• Requirements:
**a.** Please decide whether each statement agrees with the article on the Ada County sheriff selection, giving yes or no and quoting the deciding words: (i) Matt Clifford will serve out the rest of Steve Bartlett's term; (ii) Bartlett retired at the end of June; (iii) Kendra Kenyon is a Republican.
**b.** Carry on writing the article on the Ada County sheriff selection from where it stops.

Whew, Ada County Idaho Didn't Hire The Nazi To Be Sheriff

Ada County, Idaho — the state's most populous county, and home to Boise — has selected a new sheriff, and we're happy to report that it's not the Nazi-sounding loonybag who was among the three finalists for the job. Sheriff Matt Clifford, the new guy, will serve out the remaining term of former Sheriff Steve Bartlett, who was just reelected to a second term in November but suddenly retired at the end of May and nobody knows why. Because Bartlett was a Republican, it was up to the county's Republican Party to pick a slate of three nominees, from which the county's board of supervisors would select one. This may not be the best way to choose top law enforcement officers.
Naturally enough, this being Idaho in the Age of Trump (Or Anyone Else, Let's Get Real), one of the three nominees chosen by the Ada County Republican Central Committee, Doug Traubel, turned out to be kind of a Nazi, complete with conspiracy theories about how Jews invented communism and that the Black Lives Matter movement was also a communist front. Hey, Ada County supervisors, bullet dodged!
The Idaho Statesman's coverage of the supervisors' interviews with the three candidates is really something, and yet another reminder to support local journalism. The supervisors, understandably, had a lot of questions for Traubel, based on his statements on social media and his self-published book-shaped object, Red Badge: A veteran peace officer's commentary on the Marxist subversion of American Law Enforcement & Culture, in which he argues that Marxists have in fact subverted not only our precious bodily fluids, but also law enforcement, because isn't it true that when you think "bunch of commies," you think of your local police department?
Don't You Dare Call Him Racist Just For Saying Racist Shit
Supervisor Kendra Kenyon, a Democrat, had a few problems with Traubel's everything, such as
posts he has written about the number of Black men who rape white women; his support for the "constitutional" sheriff movement; and comments that he wears a mask with "hoax" written on it when traveling on airplanes, that "Islam is the culture of death" and that single mothers are "not an economically viable unit."
"As a single mom raising two kids, I personally take offense to all of these," Kenyon said.

• Given data:
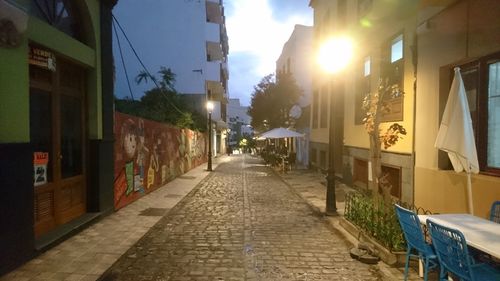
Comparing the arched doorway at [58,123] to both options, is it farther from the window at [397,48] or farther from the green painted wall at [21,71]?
the window at [397,48]

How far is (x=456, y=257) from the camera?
3785mm

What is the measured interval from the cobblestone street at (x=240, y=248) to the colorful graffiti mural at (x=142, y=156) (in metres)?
1.61

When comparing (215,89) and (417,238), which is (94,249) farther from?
(215,89)

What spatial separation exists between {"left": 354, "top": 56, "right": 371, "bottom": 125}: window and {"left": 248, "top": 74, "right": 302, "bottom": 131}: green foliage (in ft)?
56.1

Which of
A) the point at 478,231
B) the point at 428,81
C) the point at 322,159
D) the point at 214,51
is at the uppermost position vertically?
the point at 214,51

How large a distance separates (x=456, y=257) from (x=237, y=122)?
90.3 meters

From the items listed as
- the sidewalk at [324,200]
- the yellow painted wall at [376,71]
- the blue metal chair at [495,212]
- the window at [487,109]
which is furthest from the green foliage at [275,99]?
the blue metal chair at [495,212]

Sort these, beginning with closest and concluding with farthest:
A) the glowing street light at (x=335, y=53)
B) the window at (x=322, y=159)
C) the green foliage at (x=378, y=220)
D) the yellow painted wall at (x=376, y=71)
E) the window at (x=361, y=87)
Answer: the green foliage at (x=378, y=220) → the glowing street light at (x=335, y=53) → the yellow painted wall at (x=376, y=71) → the window at (x=361, y=87) → the window at (x=322, y=159)

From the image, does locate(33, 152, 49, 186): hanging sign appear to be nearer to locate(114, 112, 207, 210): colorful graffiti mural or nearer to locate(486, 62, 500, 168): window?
locate(114, 112, 207, 210): colorful graffiti mural

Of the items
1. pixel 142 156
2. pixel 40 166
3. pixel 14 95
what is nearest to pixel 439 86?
pixel 14 95

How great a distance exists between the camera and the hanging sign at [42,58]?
6449 millimetres

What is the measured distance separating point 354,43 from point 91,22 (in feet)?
31.9

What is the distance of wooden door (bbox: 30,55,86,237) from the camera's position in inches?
267

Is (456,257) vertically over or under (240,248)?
over
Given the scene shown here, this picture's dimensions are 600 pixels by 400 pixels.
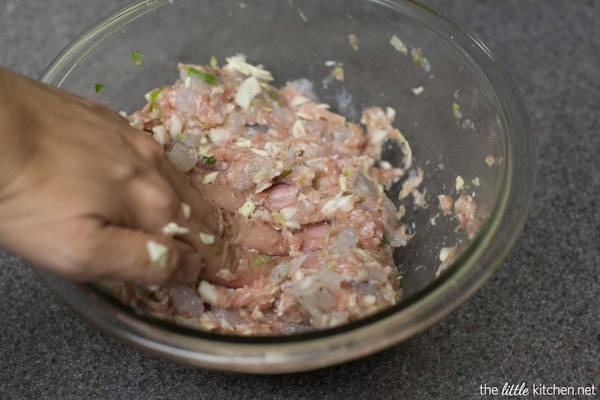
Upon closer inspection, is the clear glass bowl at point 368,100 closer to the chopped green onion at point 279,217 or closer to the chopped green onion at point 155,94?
the chopped green onion at point 155,94

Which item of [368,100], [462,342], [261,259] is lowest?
[462,342]

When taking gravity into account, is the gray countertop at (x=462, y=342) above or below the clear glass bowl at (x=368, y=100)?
below

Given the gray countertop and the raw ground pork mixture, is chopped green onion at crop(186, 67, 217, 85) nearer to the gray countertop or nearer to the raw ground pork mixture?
the raw ground pork mixture

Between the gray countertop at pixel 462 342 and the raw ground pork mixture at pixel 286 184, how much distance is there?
0.19 meters

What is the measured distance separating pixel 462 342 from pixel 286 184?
0.46m

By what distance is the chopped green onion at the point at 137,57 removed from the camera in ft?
4.58

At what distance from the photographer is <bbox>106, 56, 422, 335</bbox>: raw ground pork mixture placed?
110 centimetres

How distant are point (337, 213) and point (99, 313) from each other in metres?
0.47

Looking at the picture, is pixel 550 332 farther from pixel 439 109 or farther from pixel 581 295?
pixel 439 109

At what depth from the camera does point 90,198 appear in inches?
35.0

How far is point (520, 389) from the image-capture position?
4.08 ft

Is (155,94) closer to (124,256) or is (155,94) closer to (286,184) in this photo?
(286,184)

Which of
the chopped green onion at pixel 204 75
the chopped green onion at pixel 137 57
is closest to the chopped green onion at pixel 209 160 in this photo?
the chopped green onion at pixel 204 75

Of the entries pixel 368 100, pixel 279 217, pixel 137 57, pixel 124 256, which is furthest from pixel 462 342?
pixel 137 57
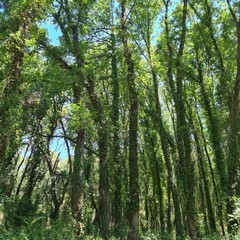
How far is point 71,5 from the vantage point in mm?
13844

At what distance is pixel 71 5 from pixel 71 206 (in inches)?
367

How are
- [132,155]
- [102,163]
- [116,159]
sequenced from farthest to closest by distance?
[116,159], [102,163], [132,155]

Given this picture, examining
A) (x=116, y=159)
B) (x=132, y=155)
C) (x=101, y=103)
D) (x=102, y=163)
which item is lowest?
(x=132, y=155)

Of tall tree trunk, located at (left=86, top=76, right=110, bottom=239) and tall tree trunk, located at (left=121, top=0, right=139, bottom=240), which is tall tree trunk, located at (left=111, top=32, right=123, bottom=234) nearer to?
tall tree trunk, located at (left=86, top=76, right=110, bottom=239)

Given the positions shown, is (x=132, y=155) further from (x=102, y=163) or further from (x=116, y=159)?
(x=116, y=159)

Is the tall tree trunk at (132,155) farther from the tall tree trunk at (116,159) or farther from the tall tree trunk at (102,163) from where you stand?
the tall tree trunk at (102,163)

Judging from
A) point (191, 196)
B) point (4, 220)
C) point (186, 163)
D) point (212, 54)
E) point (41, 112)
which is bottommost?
point (4, 220)

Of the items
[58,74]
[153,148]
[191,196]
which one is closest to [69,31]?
[58,74]

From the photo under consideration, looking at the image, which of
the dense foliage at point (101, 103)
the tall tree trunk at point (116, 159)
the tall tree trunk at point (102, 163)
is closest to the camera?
the dense foliage at point (101, 103)

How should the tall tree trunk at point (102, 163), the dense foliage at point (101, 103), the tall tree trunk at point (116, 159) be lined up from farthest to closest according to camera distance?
the tall tree trunk at point (116, 159)
the tall tree trunk at point (102, 163)
the dense foliage at point (101, 103)

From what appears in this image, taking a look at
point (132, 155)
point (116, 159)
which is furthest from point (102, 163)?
point (132, 155)

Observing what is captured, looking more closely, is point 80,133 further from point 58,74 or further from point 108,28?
point 108,28

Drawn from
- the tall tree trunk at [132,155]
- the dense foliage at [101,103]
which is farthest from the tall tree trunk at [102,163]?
the tall tree trunk at [132,155]

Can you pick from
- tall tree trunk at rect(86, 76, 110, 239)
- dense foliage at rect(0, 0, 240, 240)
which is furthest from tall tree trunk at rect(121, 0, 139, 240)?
tall tree trunk at rect(86, 76, 110, 239)
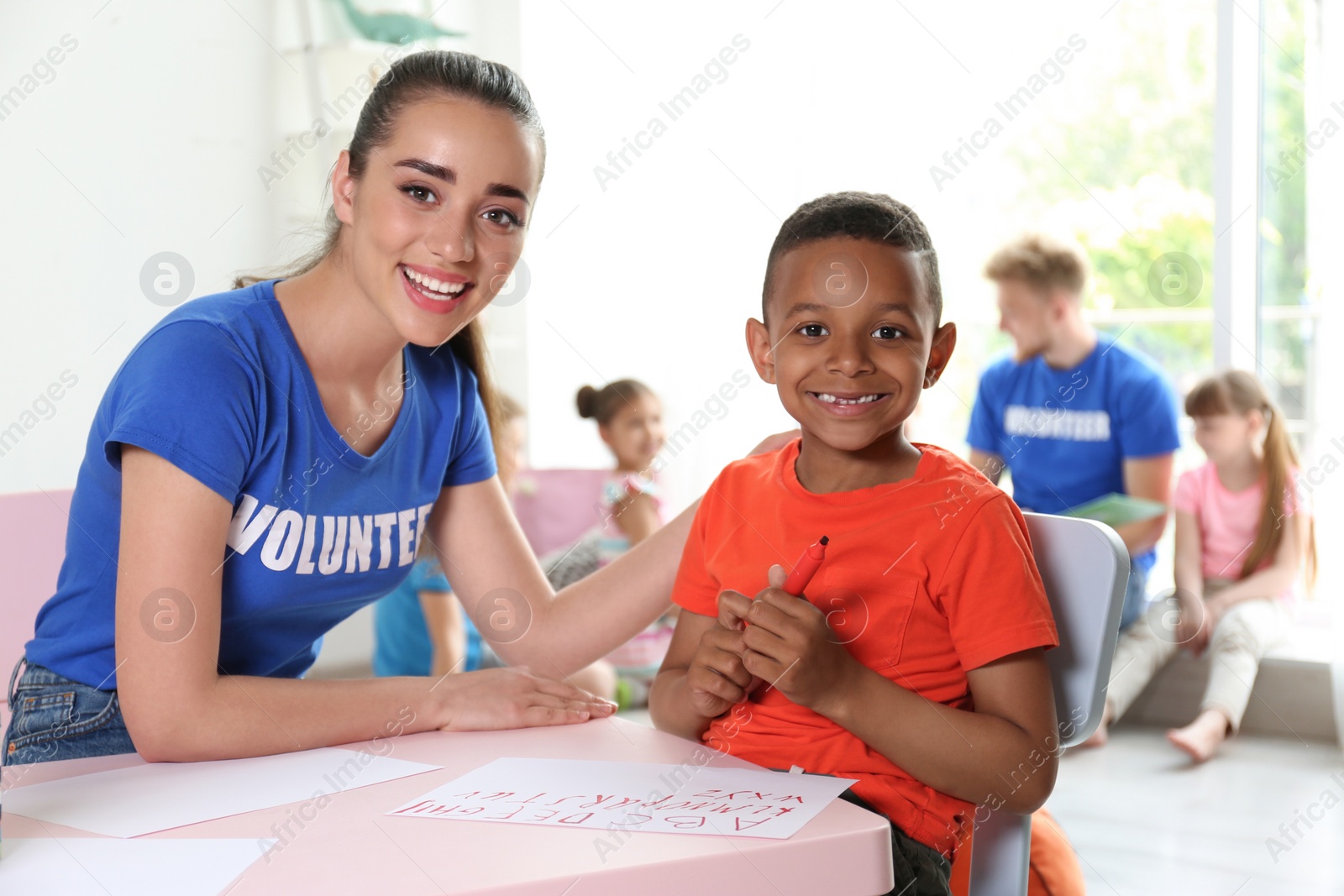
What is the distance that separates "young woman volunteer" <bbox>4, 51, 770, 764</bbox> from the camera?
90 centimetres

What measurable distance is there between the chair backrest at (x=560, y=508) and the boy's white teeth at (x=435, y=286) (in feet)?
7.41

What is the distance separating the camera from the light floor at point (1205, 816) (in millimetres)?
1977

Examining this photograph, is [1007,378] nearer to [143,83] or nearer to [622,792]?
[143,83]

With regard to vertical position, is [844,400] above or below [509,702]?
above

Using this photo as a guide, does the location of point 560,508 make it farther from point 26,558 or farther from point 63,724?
point 63,724

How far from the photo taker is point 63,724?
3.43 feet

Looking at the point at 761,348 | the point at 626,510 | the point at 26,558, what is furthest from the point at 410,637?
the point at 761,348

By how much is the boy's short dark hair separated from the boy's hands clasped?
0.32 metres

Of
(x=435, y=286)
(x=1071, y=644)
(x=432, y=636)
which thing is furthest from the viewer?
(x=432, y=636)

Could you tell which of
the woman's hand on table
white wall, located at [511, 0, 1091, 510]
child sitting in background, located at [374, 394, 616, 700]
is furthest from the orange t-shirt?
white wall, located at [511, 0, 1091, 510]

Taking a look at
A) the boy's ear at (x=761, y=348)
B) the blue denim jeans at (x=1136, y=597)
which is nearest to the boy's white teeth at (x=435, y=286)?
the boy's ear at (x=761, y=348)

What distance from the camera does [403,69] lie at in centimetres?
111

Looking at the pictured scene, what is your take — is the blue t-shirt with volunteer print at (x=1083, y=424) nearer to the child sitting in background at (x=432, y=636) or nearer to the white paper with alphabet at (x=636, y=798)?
the child sitting in background at (x=432, y=636)

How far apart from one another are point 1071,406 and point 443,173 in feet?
7.77
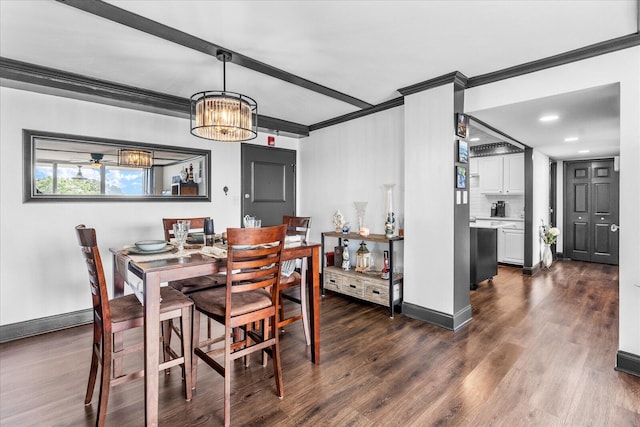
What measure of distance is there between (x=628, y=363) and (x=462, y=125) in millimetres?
2265

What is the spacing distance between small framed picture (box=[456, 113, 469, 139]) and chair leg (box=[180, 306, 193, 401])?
2.78 metres

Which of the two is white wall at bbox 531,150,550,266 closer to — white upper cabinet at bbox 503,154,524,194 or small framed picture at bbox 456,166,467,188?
white upper cabinet at bbox 503,154,524,194

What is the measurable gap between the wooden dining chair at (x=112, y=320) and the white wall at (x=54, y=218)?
170 centimetres

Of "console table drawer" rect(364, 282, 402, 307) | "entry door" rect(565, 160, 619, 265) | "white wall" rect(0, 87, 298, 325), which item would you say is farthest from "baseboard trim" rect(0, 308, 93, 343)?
"entry door" rect(565, 160, 619, 265)

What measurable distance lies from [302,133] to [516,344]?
148 inches

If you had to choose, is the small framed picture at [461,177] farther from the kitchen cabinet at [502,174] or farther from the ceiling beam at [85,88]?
the kitchen cabinet at [502,174]

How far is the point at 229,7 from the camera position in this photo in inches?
77.6

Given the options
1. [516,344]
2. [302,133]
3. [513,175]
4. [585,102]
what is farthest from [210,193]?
[513,175]

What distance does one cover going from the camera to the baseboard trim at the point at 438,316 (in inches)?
120

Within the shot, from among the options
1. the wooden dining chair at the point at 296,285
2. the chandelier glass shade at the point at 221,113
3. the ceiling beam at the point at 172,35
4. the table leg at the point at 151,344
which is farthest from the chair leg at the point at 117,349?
the ceiling beam at the point at 172,35

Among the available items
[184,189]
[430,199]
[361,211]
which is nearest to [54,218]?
[184,189]

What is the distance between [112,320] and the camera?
1.72 m

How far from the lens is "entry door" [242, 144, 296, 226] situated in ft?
14.9

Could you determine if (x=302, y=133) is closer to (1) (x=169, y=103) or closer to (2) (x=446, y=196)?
(1) (x=169, y=103)
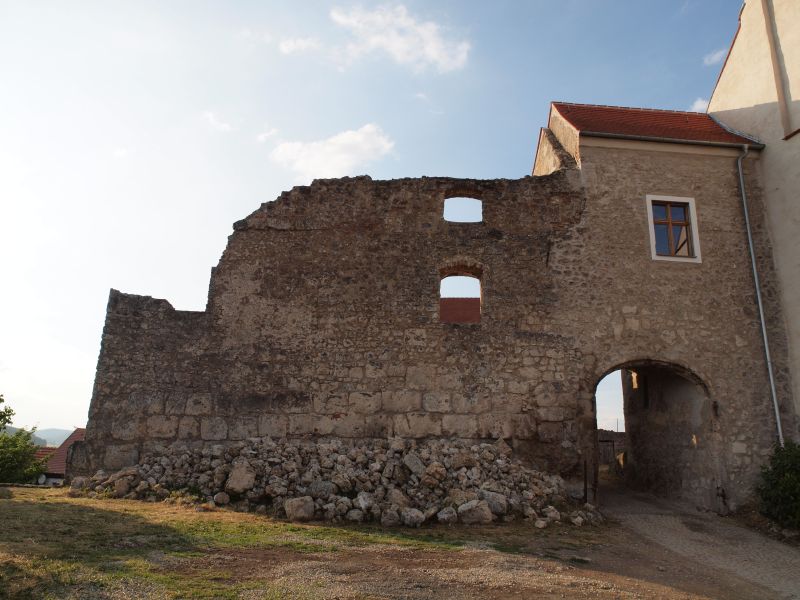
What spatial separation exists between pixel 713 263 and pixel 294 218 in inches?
333

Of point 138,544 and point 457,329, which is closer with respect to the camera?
point 138,544

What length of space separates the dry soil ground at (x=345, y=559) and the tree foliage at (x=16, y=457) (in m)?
12.0

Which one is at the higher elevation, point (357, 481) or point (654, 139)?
point (654, 139)

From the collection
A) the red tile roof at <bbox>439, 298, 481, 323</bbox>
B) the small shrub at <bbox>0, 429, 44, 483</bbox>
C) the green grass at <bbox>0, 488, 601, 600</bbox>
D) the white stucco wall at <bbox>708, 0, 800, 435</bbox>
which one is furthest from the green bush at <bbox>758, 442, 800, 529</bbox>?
the small shrub at <bbox>0, 429, 44, 483</bbox>

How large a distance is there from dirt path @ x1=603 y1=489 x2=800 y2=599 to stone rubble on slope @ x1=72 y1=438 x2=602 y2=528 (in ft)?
3.75

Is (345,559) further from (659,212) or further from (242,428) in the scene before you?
(659,212)

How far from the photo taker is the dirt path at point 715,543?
688 cm

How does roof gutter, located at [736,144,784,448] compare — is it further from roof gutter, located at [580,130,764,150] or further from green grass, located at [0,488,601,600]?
green grass, located at [0,488,601,600]

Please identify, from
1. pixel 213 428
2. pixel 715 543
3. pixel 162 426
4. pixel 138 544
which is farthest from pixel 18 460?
pixel 715 543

• Responses to the tasks:
**a.**
(i) Yes: "Sheriff Matt Clifford, the new guy, will serve out the remaining term of former Sheriff Steve Bartlett"
(ii) No: "suddenly retired at the end of May"
(iii) No: "Supervisor Kendra Kenyon, a Democrat"

**b.**
She asked Traubel where he'd gotten his book's confident assertion that "at least 50%" of rape allegations are false; he said he couldn't recall it off the top of his head, but when Kenyon cut him off and accused him of "just making it up as you go," he offered the very credible explanation that "In that instance, certainly it's not cited, but my book is very well researched." No doubt that's the same assiduous research (also with no citation) behind Traubel's bullshit assertion in 2016 that annually, "black males rape 37,000 white women (100/day)" while "there are ZERO black women raped by white men year after year." It's on the internet, written by him, so it must be true. In that same rant, he asserted that Barack Obama just LOVES seeing cops killed: "Dead cops please our dear leader. Dead white cops please him more."
In the same essay, Traubel explained,
It is 2016! There is no longer black oppression in the United States. Police are good. Criminals are bad. It is not white versus black. It is police versus criminal. It is good versus evil. It is principles versus relativism. It is truth versus deception.
So when you see cops who appear to be acting racist, you probably just need to fix your own crazy brain and realize the cops are always right.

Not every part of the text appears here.